# Final Project: How Does Musical Key Vary Across Genres?
Author: Toby Draper

DS 2023

# Notebook 1: Establish Data
In this notebook, we gather and clean the data needed for the final infographic. The data set I used for this project can be accessed at https://www.kaggle.com/datasets/byomokeshsenapati/spotify-song-attributes. It comes from s a spotify user's listening history in 2022, and contains data for just over 10,000 independent tracks.

Before running this notebook, you should create a dedicated virtual environment and install the project’s required Python packages. Open a terminal, cd into the final_project folder, and run the command below as a single line:

%%bash
python3 -m venv .venv && source .venv/bin/activate && pip install -r requirements.txt 

## Import Packages: 
The first step is to import the necessary Python packages for data manipulation and visualization. See the cell below:

In [1]:
import pandas as pd
import re
import seaborn as sns
import matplotlib.pyplot as plt
import matplotlib.font_manager as fm
import math
import os

## Load Data:
Next, we load the data into the file, and create a new dataframe with only the columns we need for our analysis. We then convert the genre column to strings and map Spotify’s numeric key values (0–11) into readable note names.

In [2]:
# =========================================================
# 1) LOAD DATA 
# =========================================================
df = pd.read_csv("../Spotify_Song_Attributes.csv")

# Keep only what we need for this infographic
df_small = df[["genre", "key"]].copy()
df_small["genre"] = df_small["genre"].astype(str)

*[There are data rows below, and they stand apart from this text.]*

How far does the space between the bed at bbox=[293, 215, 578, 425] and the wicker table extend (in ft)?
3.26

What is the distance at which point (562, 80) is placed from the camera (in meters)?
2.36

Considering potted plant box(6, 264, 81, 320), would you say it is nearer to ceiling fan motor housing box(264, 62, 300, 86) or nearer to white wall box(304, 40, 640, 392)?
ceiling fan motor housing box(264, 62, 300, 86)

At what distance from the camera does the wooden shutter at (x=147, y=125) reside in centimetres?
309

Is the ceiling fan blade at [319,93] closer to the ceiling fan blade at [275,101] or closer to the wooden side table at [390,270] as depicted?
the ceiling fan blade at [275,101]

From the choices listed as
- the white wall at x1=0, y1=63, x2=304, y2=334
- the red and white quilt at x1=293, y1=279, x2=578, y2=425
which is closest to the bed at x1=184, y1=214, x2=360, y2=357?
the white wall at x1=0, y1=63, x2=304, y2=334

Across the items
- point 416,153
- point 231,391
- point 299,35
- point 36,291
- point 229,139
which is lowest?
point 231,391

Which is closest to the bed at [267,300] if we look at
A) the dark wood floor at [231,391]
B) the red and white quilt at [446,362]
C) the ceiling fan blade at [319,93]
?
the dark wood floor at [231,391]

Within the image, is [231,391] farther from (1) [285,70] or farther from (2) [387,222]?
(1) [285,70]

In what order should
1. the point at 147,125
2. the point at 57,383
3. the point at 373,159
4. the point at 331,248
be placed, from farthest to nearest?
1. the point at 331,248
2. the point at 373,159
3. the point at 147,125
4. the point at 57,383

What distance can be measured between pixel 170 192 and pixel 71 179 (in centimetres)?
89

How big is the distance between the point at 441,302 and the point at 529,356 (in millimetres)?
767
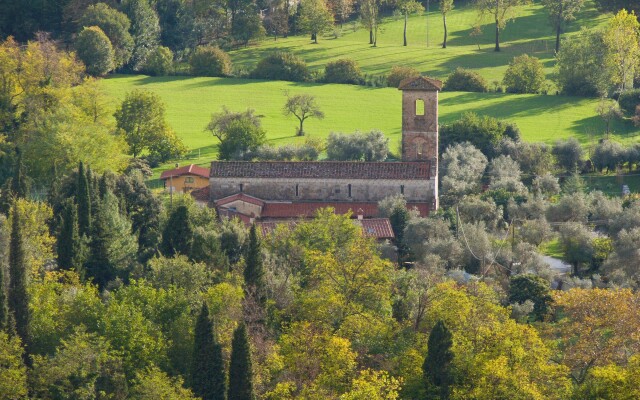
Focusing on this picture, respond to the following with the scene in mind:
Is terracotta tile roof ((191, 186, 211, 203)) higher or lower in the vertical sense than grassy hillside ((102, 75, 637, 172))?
lower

# Map Spotify "key" integers (0–11) to note names
key_map = {
    0: "C", 1: "C#", 2: "D", 3: "D#", 4: "E", 5: "F",
    6: "F#", 7: "G", 8: "G#", 9: "A", 10: "A#", 11: "B"
}
df_small["key_note"] = df_small["key"].map(key_map)
key_order = list(key_map.values())

df_small = df_small[["genre", "key_note"]].copy()

## Examine Data Features
With the data fully loaded, we can examine the features of the original data set as well as the adapted dataset to understand their structure and contents,. Note that this code is not included in the original code file, but has been added to this notebook as it is useful for understanding the data.

In [3]:
COLS1 = pd.DataFrame(index=df.columns)
COLS1.index.name = "col_id"

COLS1["dtypes"] = df.dtypes.astype(str)
COLS1["n_unique"] = df.nunique(dropna=True)
COLS1["tot_observations"] = len(df)

COLS1


Unnamed: 0_level_0,dtypes,n_unique,tot_observations
col_id,Unnamed: 1_level_1,Unnamed: 2_level_1,Unnamed: 3_level_1
trackName,object,4815,10080
artistName,object,2312,10080
msPlayed,int64,4979,10080
genre,object,523,10080
danceability,float64,762,10080
energy,float64,1066,10080
key,float64,12,10080
loudness,float64,3965,10080
mode,float64,2,10080
speechiness,float64,1001,10080


In [4]:
COLS2 = pd.DataFrame(index=df_small.columns)
COLS2.index.name = "col_id"

COLS2["dtypes"] = df_small.dtypes.astype(str)
COLS2["n_unique"] = df_small.nunique(dropna=True)
COLS2["tot_observations"] = len(df_small)

COLS2

Unnamed: 0_level_0,dtypes,n_unique,tot_observations
col_id,Unnamed: 1_level_1,Unnamed: 2_level_1,Unnamed: 3_level_1
genre,object,524,10080
key_note,object,12,10080


The orginial dataset contains 22 features, including identification features such as track name and artist name, as well as musical features such as key, tempo, and danceability. The adapted dataset contains only the genre and key note columns, which are the only features needed for our analysis.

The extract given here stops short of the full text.